Exercise brief
What needs reproducing is the run of lines in the data below starting at the line with "bride laughing with" and ending at the line with "Gymnast που χορεύει", both ends included. Copy it exactly, without pictures, and add nothing.

BEGIN

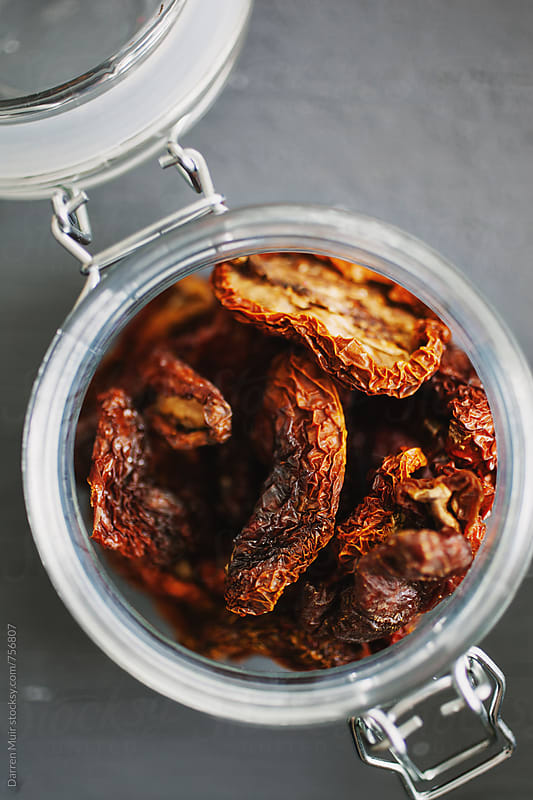 Sun dried tomatoes: Closeup of an open jar of sundried tomatoes. by Darren Muir for Stocksy United
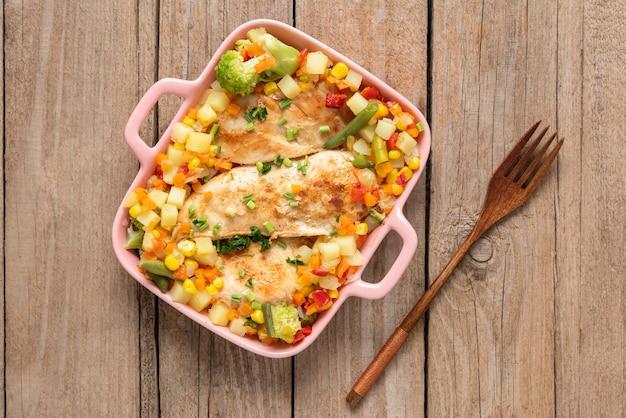 Domowy kurczak z grilla z różnymi pysznymi warzywami na jasnym tle drewniane. widok z góry.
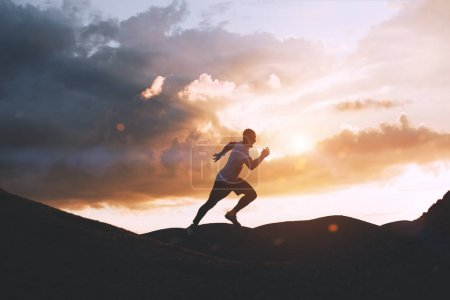 Athlete runs quickly through the hills outdoors at sunset
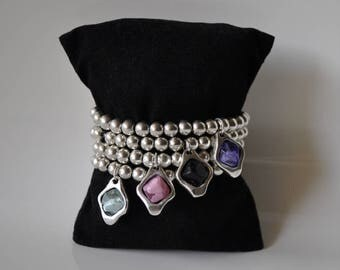 Zamak beads bracelet and resin stone pendant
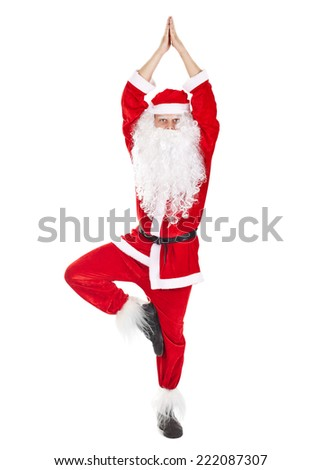 Happy Christmas Santa Claus doing yoga exercise tree-pose isolated on white background - stock photo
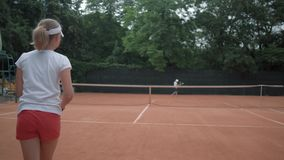 Profitennis, Paar des aktiven Teenagers spielen das Tennis und Ball, die über Netz auf rotem Gericht unter Regen sich werfen stock video footage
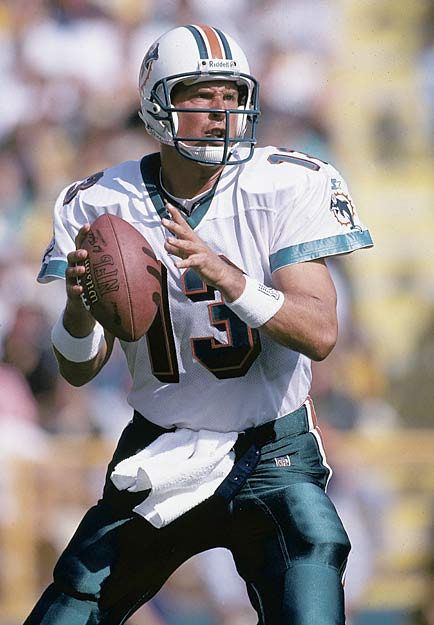 Miami's Dan Marino sets NFL season records for touchdowns (48), completions (362) and yards (5084).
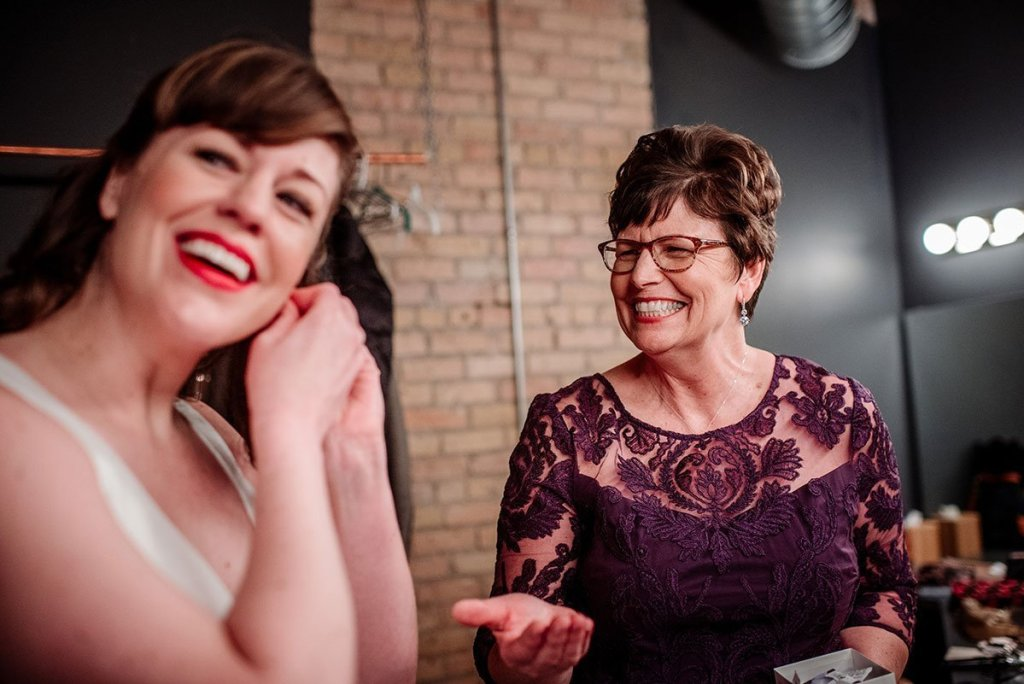 bride laughing with mom while getting ready at solar arts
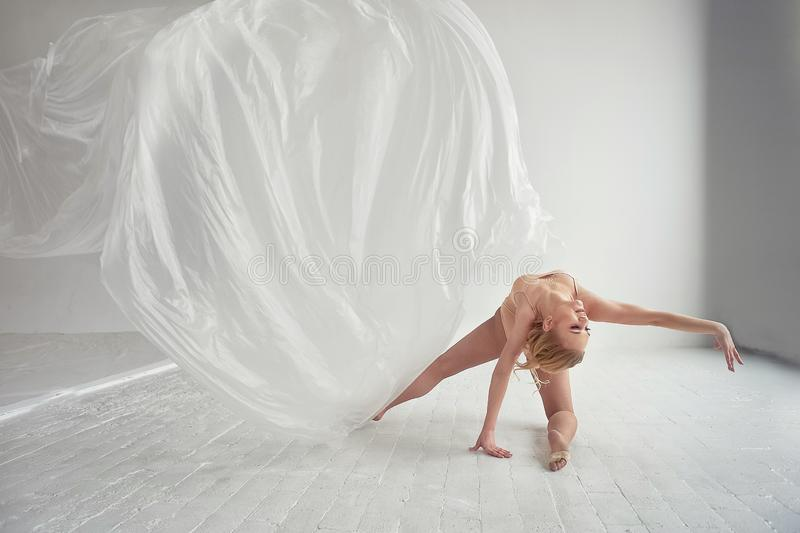 Gymnast που χορεύει με μια διαφανή ταινία σε έναν άσπρους τοίχο και ένα πάτωμα Grace και υγιής τρόπος ζωής στοκ φωτογραφίες με δικαίωμα ελεύθερης χρήσης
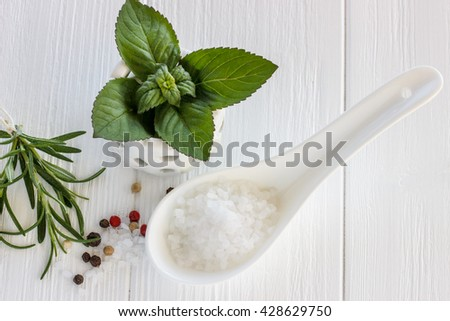 Sea salt scented herb rosemary and mint leaves on wooden background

END

Written answer
 bride laughing with mom while getting ready at solar arts
 Gymnast που χορεύει με μια διαφανή ταινία σε έναν άσπρους τοίχο και ένα πάτωμα Grace και υγιής τρόπος ζωής στοκ φωτογραφίες με δικαίωμα ελεύθερης χρήσης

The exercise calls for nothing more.